UNITED STATES of America, Plaintiff-Appellee,
v.
Jose DE JESUS DE LA CRUZ-RAMOS, Defendant-Appellant.

No. 96-4142.

United States Court of Appeals, Tenth Circuit.

Jan. 8, 1998.

Before KELLY, HOLLOWAY, and HENRY, Circuit Judges.

ORDER AND JUDGMENT*

After examining the briefs and appellate record, this panel has determined unanimously to grant the parties' request for a decision on the briefs without oral argument. See Fed. R.App. P. 34(f) and 10th Cir. R. 34.1.9. The case is therefore ordered submitted without oral argument.

* In this direct appeal, defendant-appellant De La Cruz-Ramos raises only the issue of whether the district judge abused his discretion in denying defendant's motion to withdraw his guilty plea. Mr. De La Cruz-Ramos was charged in a one count indictment with re-entry by a deported alien, subsequent to conviction for an aggravated felony, in violation of 8 U.S.C. § 1326. After initially entering a plea of not guilty, the defendant entered into a plea agreement with the government. The plea agreement called for the government to recommend sentencing at the low end of the applicable range and for the defendant to receive a reduction in offense level for acceptance of responsibility. A change of plea hearing was set.

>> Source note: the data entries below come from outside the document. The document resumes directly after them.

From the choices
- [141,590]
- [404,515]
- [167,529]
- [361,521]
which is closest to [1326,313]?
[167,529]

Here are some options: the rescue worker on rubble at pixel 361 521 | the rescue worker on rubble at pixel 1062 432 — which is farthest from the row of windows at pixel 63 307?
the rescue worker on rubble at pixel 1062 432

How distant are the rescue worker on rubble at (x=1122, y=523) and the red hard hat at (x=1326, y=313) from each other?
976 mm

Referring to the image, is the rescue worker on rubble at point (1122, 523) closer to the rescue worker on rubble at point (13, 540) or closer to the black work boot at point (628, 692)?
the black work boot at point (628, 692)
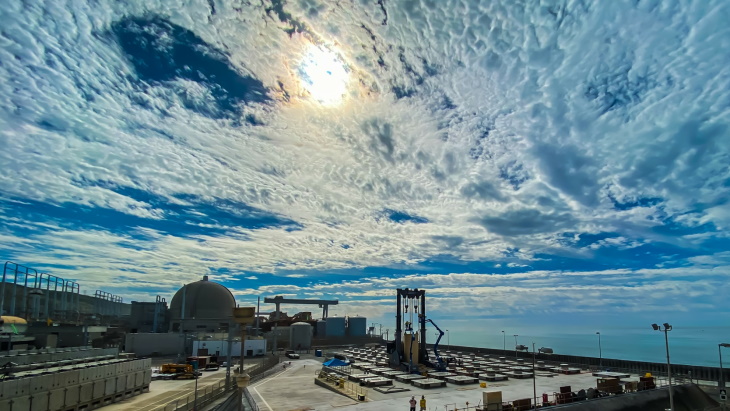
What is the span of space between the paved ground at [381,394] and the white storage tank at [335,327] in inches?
3215

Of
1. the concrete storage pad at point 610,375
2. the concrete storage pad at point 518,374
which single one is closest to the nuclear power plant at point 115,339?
the concrete storage pad at point 518,374

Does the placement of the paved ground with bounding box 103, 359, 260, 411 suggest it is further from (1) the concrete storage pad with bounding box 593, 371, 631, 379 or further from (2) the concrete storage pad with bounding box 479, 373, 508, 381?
(1) the concrete storage pad with bounding box 593, 371, 631, 379

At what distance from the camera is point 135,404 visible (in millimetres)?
40281

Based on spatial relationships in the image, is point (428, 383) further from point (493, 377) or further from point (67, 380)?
point (67, 380)

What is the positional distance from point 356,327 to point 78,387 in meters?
114

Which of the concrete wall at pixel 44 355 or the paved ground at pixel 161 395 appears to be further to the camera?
the paved ground at pixel 161 395

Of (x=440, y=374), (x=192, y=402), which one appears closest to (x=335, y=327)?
(x=440, y=374)

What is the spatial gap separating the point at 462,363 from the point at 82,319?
78359 millimetres

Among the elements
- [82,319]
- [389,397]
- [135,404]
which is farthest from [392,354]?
[82,319]

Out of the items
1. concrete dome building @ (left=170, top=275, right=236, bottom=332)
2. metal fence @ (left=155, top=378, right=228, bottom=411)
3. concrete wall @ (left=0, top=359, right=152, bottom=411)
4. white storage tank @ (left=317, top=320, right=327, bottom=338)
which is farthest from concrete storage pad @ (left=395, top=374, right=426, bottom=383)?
white storage tank @ (left=317, top=320, right=327, bottom=338)

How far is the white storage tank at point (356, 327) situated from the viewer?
14338cm

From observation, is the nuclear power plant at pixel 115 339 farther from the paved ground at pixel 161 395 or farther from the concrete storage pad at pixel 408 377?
the concrete storage pad at pixel 408 377

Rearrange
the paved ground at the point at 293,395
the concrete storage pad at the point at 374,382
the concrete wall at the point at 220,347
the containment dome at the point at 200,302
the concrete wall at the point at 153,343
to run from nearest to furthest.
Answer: the paved ground at the point at 293,395 < the concrete storage pad at the point at 374,382 < the concrete wall at the point at 153,343 < the concrete wall at the point at 220,347 < the containment dome at the point at 200,302

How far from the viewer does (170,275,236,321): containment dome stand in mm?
114000
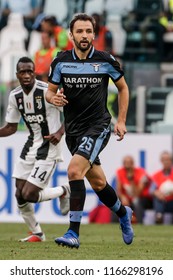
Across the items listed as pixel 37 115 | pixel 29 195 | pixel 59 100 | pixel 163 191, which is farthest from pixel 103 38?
pixel 59 100

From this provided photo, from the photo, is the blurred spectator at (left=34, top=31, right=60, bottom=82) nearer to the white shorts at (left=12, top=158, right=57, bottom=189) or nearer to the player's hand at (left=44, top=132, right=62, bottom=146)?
the white shorts at (left=12, top=158, right=57, bottom=189)

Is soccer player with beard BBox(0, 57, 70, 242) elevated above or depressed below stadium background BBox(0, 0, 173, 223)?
above

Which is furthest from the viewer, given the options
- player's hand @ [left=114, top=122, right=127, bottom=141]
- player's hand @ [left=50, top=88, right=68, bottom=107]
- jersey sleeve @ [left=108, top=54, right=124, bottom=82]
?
jersey sleeve @ [left=108, top=54, right=124, bottom=82]

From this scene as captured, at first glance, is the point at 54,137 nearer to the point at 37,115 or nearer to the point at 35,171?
the point at 37,115

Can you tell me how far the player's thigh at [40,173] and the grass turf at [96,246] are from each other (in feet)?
2.47

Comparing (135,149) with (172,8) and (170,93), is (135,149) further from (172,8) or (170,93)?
(172,8)

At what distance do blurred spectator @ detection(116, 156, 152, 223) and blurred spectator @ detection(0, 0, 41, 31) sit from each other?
5.58m

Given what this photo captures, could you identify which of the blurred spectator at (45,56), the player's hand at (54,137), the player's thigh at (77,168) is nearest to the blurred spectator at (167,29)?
the blurred spectator at (45,56)

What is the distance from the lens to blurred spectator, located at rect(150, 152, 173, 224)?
19406 mm

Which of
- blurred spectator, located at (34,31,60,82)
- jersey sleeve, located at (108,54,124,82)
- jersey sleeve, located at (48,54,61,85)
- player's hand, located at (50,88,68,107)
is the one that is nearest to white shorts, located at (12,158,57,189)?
jersey sleeve, located at (48,54,61,85)

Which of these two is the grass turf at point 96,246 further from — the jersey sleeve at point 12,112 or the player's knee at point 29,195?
the jersey sleeve at point 12,112

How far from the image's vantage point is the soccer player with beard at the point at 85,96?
11.3 meters
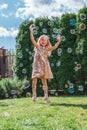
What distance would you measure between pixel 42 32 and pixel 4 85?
2666mm

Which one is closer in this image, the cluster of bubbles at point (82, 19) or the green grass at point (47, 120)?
the green grass at point (47, 120)

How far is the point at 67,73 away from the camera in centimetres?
1513

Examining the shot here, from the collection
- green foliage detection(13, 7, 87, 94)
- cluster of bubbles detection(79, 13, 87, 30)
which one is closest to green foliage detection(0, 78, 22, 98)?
green foliage detection(13, 7, 87, 94)

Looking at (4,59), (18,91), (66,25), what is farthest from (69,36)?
(4,59)

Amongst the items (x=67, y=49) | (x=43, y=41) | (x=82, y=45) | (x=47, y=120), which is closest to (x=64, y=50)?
(x=67, y=49)

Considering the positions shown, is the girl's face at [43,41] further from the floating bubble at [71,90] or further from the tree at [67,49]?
the tree at [67,49]

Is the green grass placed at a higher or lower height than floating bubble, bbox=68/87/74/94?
higher

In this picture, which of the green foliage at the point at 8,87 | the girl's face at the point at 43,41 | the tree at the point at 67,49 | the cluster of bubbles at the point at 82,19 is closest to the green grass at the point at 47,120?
the girl's face at the point at 43,41

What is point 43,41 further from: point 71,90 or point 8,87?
point 8,87

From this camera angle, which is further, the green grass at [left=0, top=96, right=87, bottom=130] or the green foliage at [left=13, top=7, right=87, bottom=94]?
the green foliage at [left=13, top=7, right=87, bottom=94]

At the change of plea hearing, the district judge made the appropriate inquiries into the defendant's understanding of the charge against him, the maximum possible penalty, and the fact that the actual sentence would be determined by application of the Sentencing Guidelines. Upon inquiry from the court, Mr. De La Cruz-Ramos stated that he was satisfied with his court appointed attorney. II R. at 9. Under oath, defendant admitted that he had previously been convicted of possession of heroin with intent to distribute and that he had reentered the United States after deportation without authorization. II R. at 11-13. The district court made all other inquiries required under Fed.R.Crim.P. 11. At the conclusion of this hearing, the court found the plea of guilty was knowingly and voluntarily entered, that there was a factual basis for the plea, and the judge found defendant guilty on his plea of guilty and set a date for sentencing. II R. at 14-15.

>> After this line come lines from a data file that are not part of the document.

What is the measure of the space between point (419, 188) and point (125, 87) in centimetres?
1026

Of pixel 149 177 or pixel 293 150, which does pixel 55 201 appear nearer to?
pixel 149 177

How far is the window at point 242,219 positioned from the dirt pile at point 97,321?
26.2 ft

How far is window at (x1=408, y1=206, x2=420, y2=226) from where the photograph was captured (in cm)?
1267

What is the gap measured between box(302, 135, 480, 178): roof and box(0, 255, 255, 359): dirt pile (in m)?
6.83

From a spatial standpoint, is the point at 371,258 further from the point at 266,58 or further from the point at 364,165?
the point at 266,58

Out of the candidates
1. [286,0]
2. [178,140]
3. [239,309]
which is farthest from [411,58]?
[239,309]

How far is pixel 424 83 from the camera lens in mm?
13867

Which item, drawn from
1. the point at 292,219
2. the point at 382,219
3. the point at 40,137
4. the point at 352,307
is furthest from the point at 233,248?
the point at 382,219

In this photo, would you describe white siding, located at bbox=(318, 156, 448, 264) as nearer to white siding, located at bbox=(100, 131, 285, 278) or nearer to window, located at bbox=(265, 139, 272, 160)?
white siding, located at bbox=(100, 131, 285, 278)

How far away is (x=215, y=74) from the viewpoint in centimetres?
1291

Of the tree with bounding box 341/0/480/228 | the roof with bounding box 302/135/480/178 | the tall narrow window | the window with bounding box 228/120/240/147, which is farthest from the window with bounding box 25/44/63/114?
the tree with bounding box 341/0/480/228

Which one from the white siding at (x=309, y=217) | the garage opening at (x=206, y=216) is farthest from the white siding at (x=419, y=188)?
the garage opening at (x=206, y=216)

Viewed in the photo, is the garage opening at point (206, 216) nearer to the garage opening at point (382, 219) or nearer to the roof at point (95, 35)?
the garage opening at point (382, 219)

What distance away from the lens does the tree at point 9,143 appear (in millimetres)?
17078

The presentence report prepared by the probation office determined that the appropriate guidelines range was 77 to 96 months. No objection was filed before the scheduled sentencing hearing on July 23, 1996, but defense counsel had not received a copy of the presentence report until five days before the scheduled hearing. At the sentencing hearing, defense counsel told the court that he had tried to go over the presentence report with Mr. De La Cruz-Ramos, but had not been able to arrange for an interpreter to assist him in this until the night before the hearing. He said that he had not been able to go over the entire report with defendant, because his client had become unhappy with his representation. Defense counsel further told the court that defendant wanted new counsel appointed. II R. at 3. Defendant had written a letter to the judge which he would like the judge to read. The district judge said that counsel should finish going over the presentence report with defendant, and continued the hearing until later that same day for that purpose. Id. at 5-6.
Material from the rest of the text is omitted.